Under this line are the records; repeat exactly the lines starting at the one containing "Comprehensive predictor test" and ending at the one containing "A nurse has", omitting pictures.

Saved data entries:

____________________

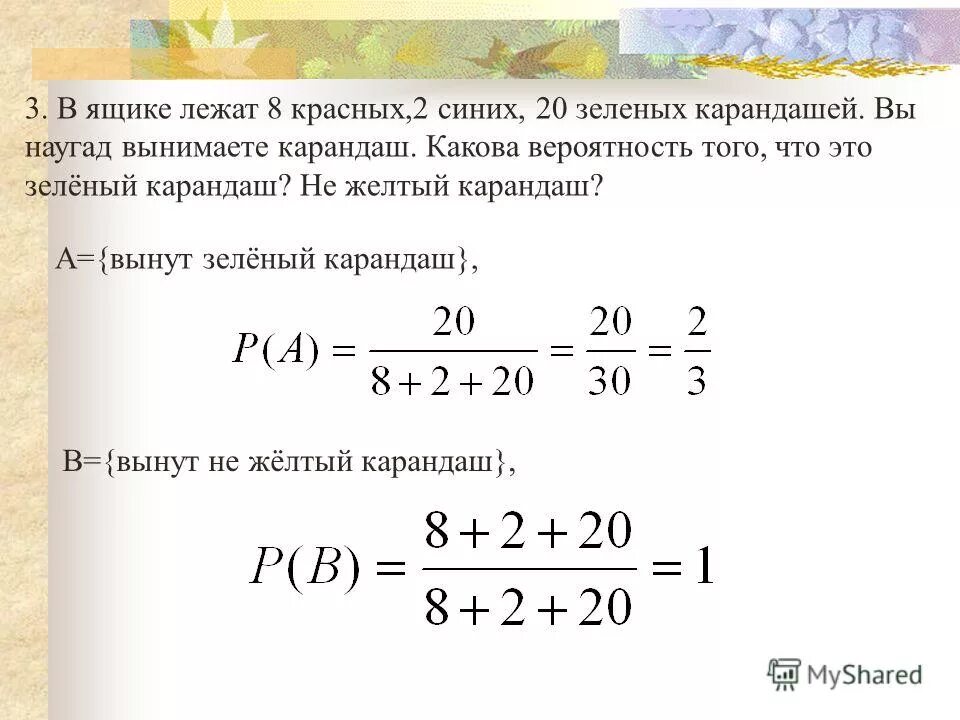 3. В ящике лежат 8 красных,2 синих, 20 зеленых карандашей. Вы наугад вынимаете карандаш. Какова вероятность того, что это зелёный карандаш? Не желтый карандаш?

А={вынут зелёный карандаш},

$P(A) = \frac{20}{8+2+20} = \frac{20}{30} = \frac{2}{3}$

В={вынут не жёлтый карандаш},

$P(B) = \frac{8+2+20}{8+2+20} = 1$

MyShared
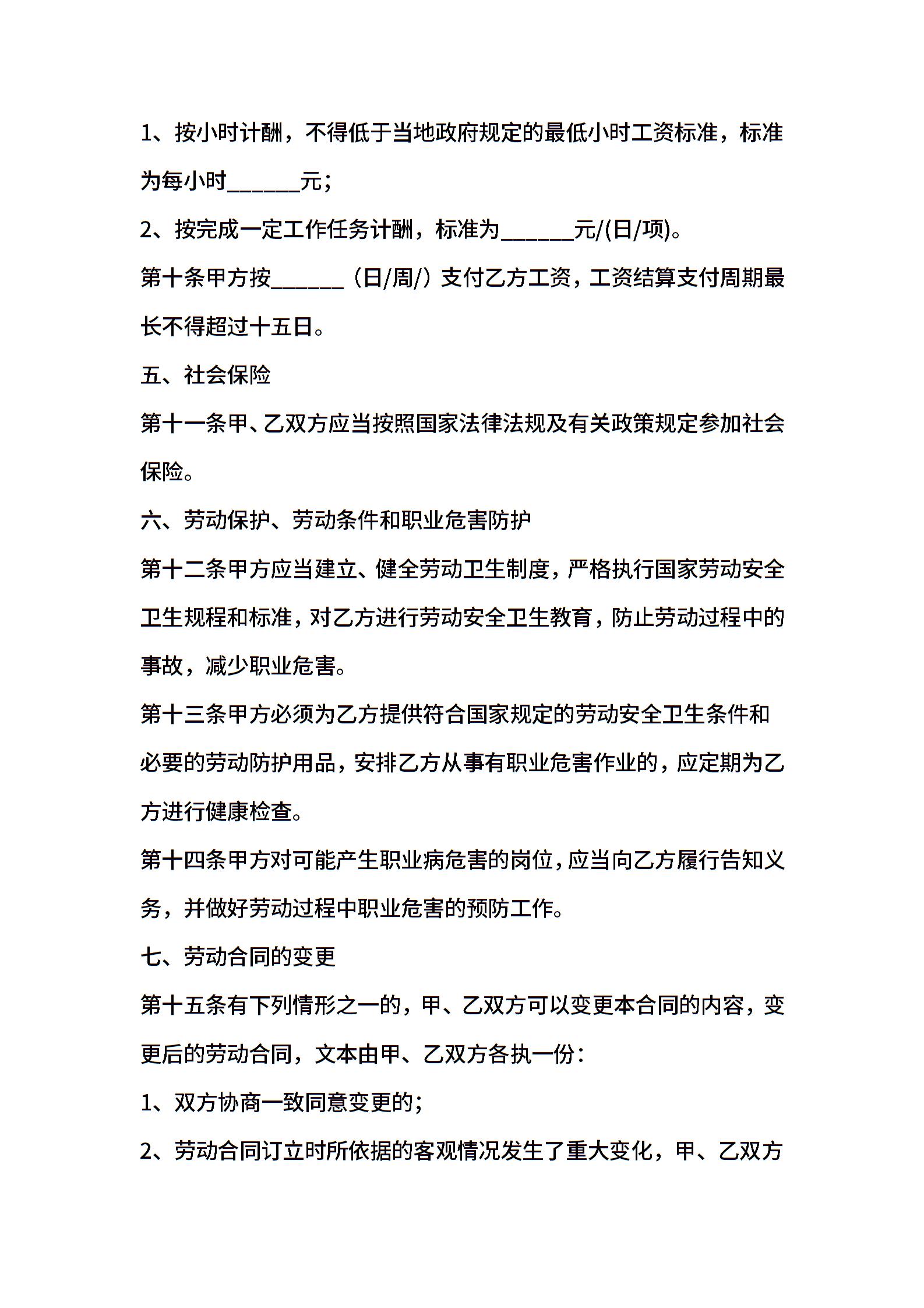 1、按小时计酬，不得低于当地政府规定的最低小时工资标准，标准为每小时______元；

2、按完成一定工作任务计酬，标准为______元/(日/项)。

第十条甲方按______（日/周/）支付乙方工资，工资结算支付周期最长不得超过十五日。

五、社会保险

第十一条甲、乙双方应当按照国家法律法规及有关政策规定参加社会保险。

六、劳动保护、劳动条件和职业危害防护

第十二条甲方应当建立、健全劳动卫生制度，严格执行国家劳动安全卫生规程和标准，对乙方进行劳动安全卫生教育，防止劳动过程中的事故，减少职业危害。

第十三条甲方必须为乙方提供符合国家规定的劳动安全卫生条件和必要的劳动防护用品，安排乙方从事有职业危害作业的，应定期为乙方进行健康检查。

第十四条甲方对可能产生职业病危害的岗位，应当向乙方履行告知义务，并做好劳动过程中职业危害的预防工作。

七、劳动合同的变更

第十五条有下列情形之一的，甲、乙双方可以变更本合同的内容，变更后的劳动合同，文本由甲、乙双方各执一份：

1、双方协商一致同意变更的；

2、劳动合同订立时所依据的客观情况发生了重大变化，甲、乙双方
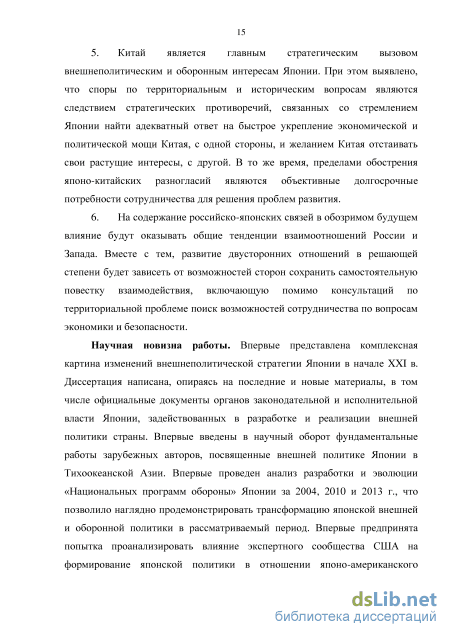 15

5. Китай является главным стратегическим вызовом внешнеполитическим и оборонным интересам Японии. При этом выявлено, что споры по территориальным и историческим вопросам являются следствием стратегических противоречий, связанных со стремлением Японии найти адекватный ответ на быстрое укрепление экономической и политической мощи Китая, с одной стороны, и желанием Китая отстаивать свои растущие интересы, с другой. В то же время, пределами обострения японо-китайских разногласий являются объективные долгосрочные потребности сотрудничества для решения проблем развития.

6. На содержание российско-японских связей в обозримом будущем влияние будут оказывать общие тенденции взаимоотношений России и Запада. Вместе с тем, развитие двусторонних отношений в решающей степени будет зависеть от возможностей сторон сохранить самостоятельную повестку взаимодействия, включающую помимо консультаций по территориальной проблеме поиск возможностей сотрудничества по вопросам экономики и безопасности.

Научная новизна работы. Впервые представлена комплексная картина изменений внешнеполитической стратегии Японии в начале XXI в. Диссертация написана, опираясь на последние и новые материалы, в том числе официальные документы органов законодательной и исполнительной власти Японии, задействованных в разработке и реализации внешней политики страны. Впервые введены в научный оборот фундаментальные работы зарубежных авторов, посвященные внешней политике Японии в Тихоокеанской Азии. Впервые проведен анализ разработки и эволюции «Национальных программ обороны» Японии за 2004, 2010 и 2013 г., что позволило наглядно продемонстрировать трансформацию японской внешней и оборонной политики в рассматриваемый период. Впервые предпринята попытка проанализировать влияние экспертного сообщества США на формирование японской политики в отношении японо-американского

dsLib.net
библиотека диссертаций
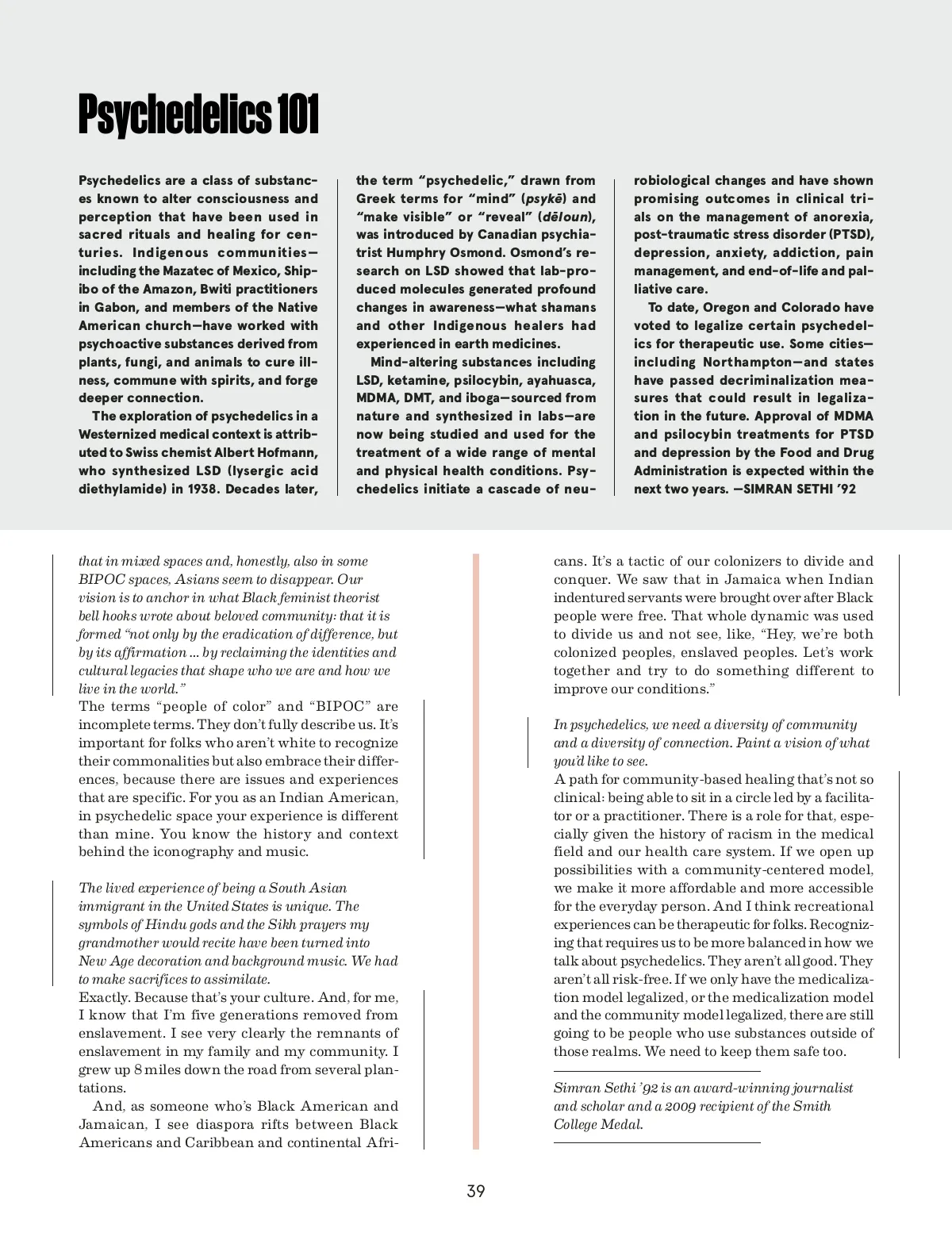 Psychedelics 101

Psychedelics are a class of substances known to alter consciousness and perception that have been used in sacred rituals and healing for centuries. Indigenous communities—including the Mazatec of Mexico, Shipibo of the Amazon, Bwiti practitioners in Gabon, and members of the Native American church—have worked with psychoactive substances derived from plants, fungi, and animals to cure illness, commune with spirits, and forge deeper connection.

The exploration of psychedelics in a Westernized medical context is attributed to Swiss chemist Albert Hofmann, who synthesized LSD (lysergic acid diethylamide) in 1938. Decades later, the term "psychedelic," drawn from Greek terms for "mind" (psykē) and "make visible" or "reveal" (dēloun), was introduced by Canadian psychiatrist Humphry Osmond. Osmond's research on LSD showed that lab-produced molecules generated profound changes in awareness—what shamans and other Indigenous healers had experienced in earth medicines.

Mind-altering substances including LSD, ketamine, psilocybin, ayahuasca, MDMA, DMT, and iboga—sourced from nature and synthesized in labs—are now being studied and used for the treatment of a wide range of mental and physical health conditions. Psychedelics initiate a cascade of neurobiological changes and have shown promising outcomes in clinical trials on the management of anorexia, post-traumatic stress disorder (PTSD), depression, anxiety, addiction, pain management, and end-of-life and palliative care.

To date, Oregon and Colorado have voted to legalize certain psychedelics for therapeutic use. Some cities—including Northampton—and states have passed decriminalization measures that could result in legalization in the future. Approval of MDMA and psilocybin treatments for PTSD and depression by the Food and Drug Administration is expected within the next two years. —SIMRAN SETHI '92

that in mixed spaces and, honestly, also in some BIPOC spaces, Asians seem to disappear. Our vision is to anchor in what Black feminist theorist bell hooks wrote about beloved community: that it is formed "not only by the eradication of difference, but by its affirmation ... by reclaiming the identities and cultural legacies that shape who we are and how we live in the world."
The terms "people of color" and "BIPOC" are incomplete terms. They don't fully describe us. It's important for folks who aren't white to recognize their commonalities but also embrace their differences, because there are issues and experiences that are specific. For you as an Indian American, in psychedelic space your experience is different than mine. You know the history and context behind the iconography and music.

The lived experience of being a South Asian immigrant in the United States is unique. The symbols of Hindu gods and the Sikh prayers my grandmother would recite have been turned into New Age decoration and background music. We had to make sacrifices to assimilate.
Exactly. Because that's your culture. And, for me, I know that I'm five generations removed from enslavement. I see very clearly the remnants of enslavement in my family and my community. I grew up 8 miles down the road from several plantations.

And, as someone who's Black American and Jamaican, I see diaspora rifts between Black Americans and Caribbean and continental Africans. It's a tactic of our colonizers to divide and conquer. We saw that in Jamaica when Indian indentured servants were brought over after Black people were free. That whole dynamic was used to divide us and not see, like, "Hey, we're both colonized peoples, enslaved peoples. Let's work together and try to do something different to improve our conditions."

In psychedelics, we need a diversity of community and a diversity of connection. Paint a vision of what you'd like to see.
A path for community-based healing that's not so clinical: being able to sit in a circle led by a facilitator or a practitioner. There is a role for that, especially given the history of racism in the medical field and our health care system. If we open up possibilities with a community-centered model, we make it more affordable and more accessible for the everyday person. And I think recreational experiences can be therapeutic for folks. Recognizing that requires us to be more balanced in how we talk about psychedelics. They aren't all good. They aren't all risk-free. If we only have the medicalization model legalized, or the medicalization model and the community model legalized, there are still going to be people who use substances outside of those realms. We need to keep them safe too.

Simran Sethi '92 is an award-winning journalist and scholar and a 2009 recipient of the Smith College Medal.

39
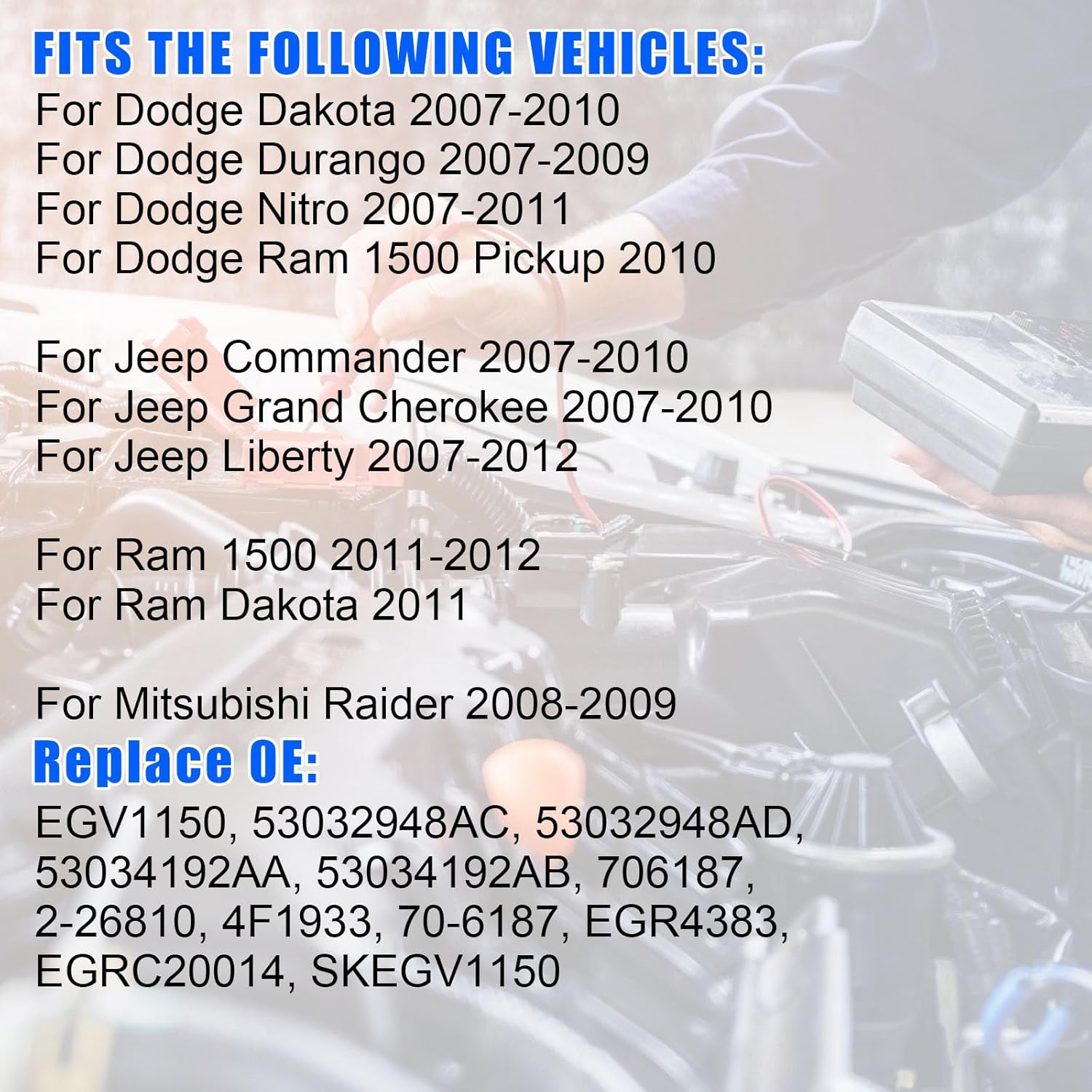 FITS THE FOLLOWING VEHICLES:
For Dodge Dakota 2007-2010
For Dodge Durango 2007-2009
For Dodge Nitro 2007-2011
For Dodge Ram 1500 Pickup 2010

For Jeep Commander 2007-2010
For Jeep Grand Cherokee 2007-2010
For Jeep Liberty 2007-2012

For Ram 1500 2011-2012
For Ram Dakota 2011

For Mitsubishi Raider 2008-2009
Replace OE:
EGV1150, 53032948AC, 53032948AD, 53034192AA, 53034192AB, 706187, 2-26810, 4F1933, 70-6187, EGR4383, EGRC20014, SKEGV1150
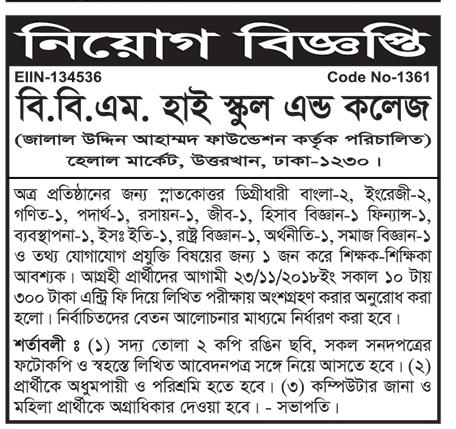 নিয়োগ বিজ্ঞপ্তি

EIIN-134536 Code No-1361

বি.বি.এম. হাই স্কুল এন্ড কলেজ

(জালাল উদ্দিন আহাম্মদ ফাউন্ডেশন কর্তৃক পরিচালিত)
হেলাল মার্কেট, উত্তরখান, ঢাকা-১২৩০।

অত্র প্রতিষ্ঠানের জন্য স্নাতকোত্তর ডিগ্রীধারী বাংলা-২, ইংরেজী-২, গণিত-১, পদার্থ-১, রসায়ন-১, জীব-১, হিসাব বিজ্ঞান-১ ফিন্যান্স-১, ব্যবস্থাপনা-১, ইসঃ ইতি-১, রাষ্ট্র বিজ্ঞান-১, অর্থনীতি-১, সমাজ বিজ্ঞান-১ ও তথ্য যোগাযোগ প্রযুক্তি বিষয়ের জন্য ১ জন করে শিক্ষক-শিক্ষিকা আবশ্যক। আগ্রহী প্রার্থীদের আগামী ২৩/১১/২০১৮ইং সকাল ১০ টায় ৩০০ টাকা এন্ট্রি ফি দিয়ে লিখিত পরীক্ষায় অংশগ্রহণ করার অনুরোধ করা হলো। নির্বাচিতদের বেতন আলোচনার মাধ্যমে নির্ধারণ করা হবে।

শর্তাবলী ঃ (১) সদ্য তোলা ২ কপি রঙিন ছবি, সকল সনদপত্রের ফটোকপি ও স্বহস্তে লিখিত আবেদনপত্র সঙ্গে নিয়ে আসতে হবে। (২) প্রার্থীকে অধুমপায়ী ও পরিশ্রমি হতে হবে। (৩) কম্পিউটার জানা ও মহিলা প্রার্থীকে অগ্রাধিকার দেওয়া হবে। - সভাপতি।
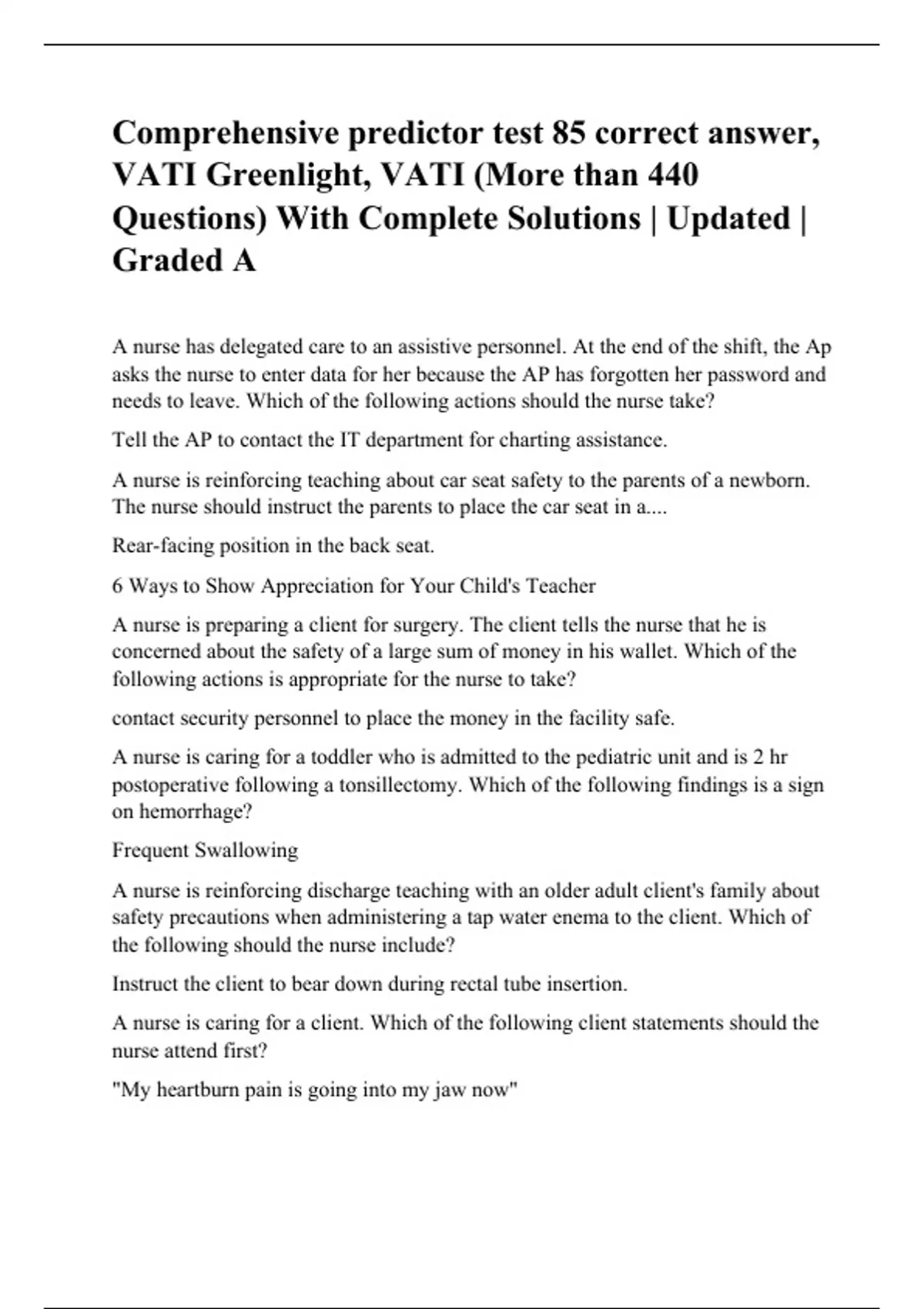 Comprehensive predictor test 85 correct answer, VATI Greenlight, VATI (More than 440 Questions) With Complete Solutions | Updated | Graded A

A nurse has delegated care to an assistive personnel. At the end of the shift, the Ap asks the nurse to enter data for her because the AP has forgotten her password and needs to leave. Which of the following actions should the nurse take?

Tell the AP to contact the IT department for charting assistance.

A nurse is reinforcing teaching about car seat safety to the parents of a newborn. The nurse should instruct the parents to place the car seat in a....

Rear-facing position in the back seat.

6 Ways to Show Appreciation for Your Child's Teacher

A nurse is preparing a client for surgery. The client tells the nurse that he is concerned about the safety of a large sum of money in his wallet. Which of the following actions is appropriate for the nurse to take?

contact security personnel to place the money in the facility safe.

A nurse is caring for a toddler who is admitted to the pediatric unit and is 2 hr postoperative following a tonsillectomy. Which of the following findings is a sign on hemorrhage?

Frequent Swallowing

A nurse is reinforcing discharge teaching with an older adult client's family about safety precautions when administering a tap water enema to the client. Which of the following should the nurse include?

Instruct the client to bear down during rectal tube insertion.

A nurse is caring for a client. Which of the following client statements should the nurse attend first?

"My heartburn pain is going into my jaw now"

____________________

SOLUTION FOR THIS EXERCISE:
 Comprehensive predictor test 85 correct answer, VATI Greenlight, VATI (More than 440 Questions) With Complete Solutions | Updated | Graded A

A nurse has delegated care to an assistive personnel. At the end of the shift, the Ap asks the nurse to enter data for her because the AP has forgotten her password and needs to leave. Which of the following actions should the nurse take?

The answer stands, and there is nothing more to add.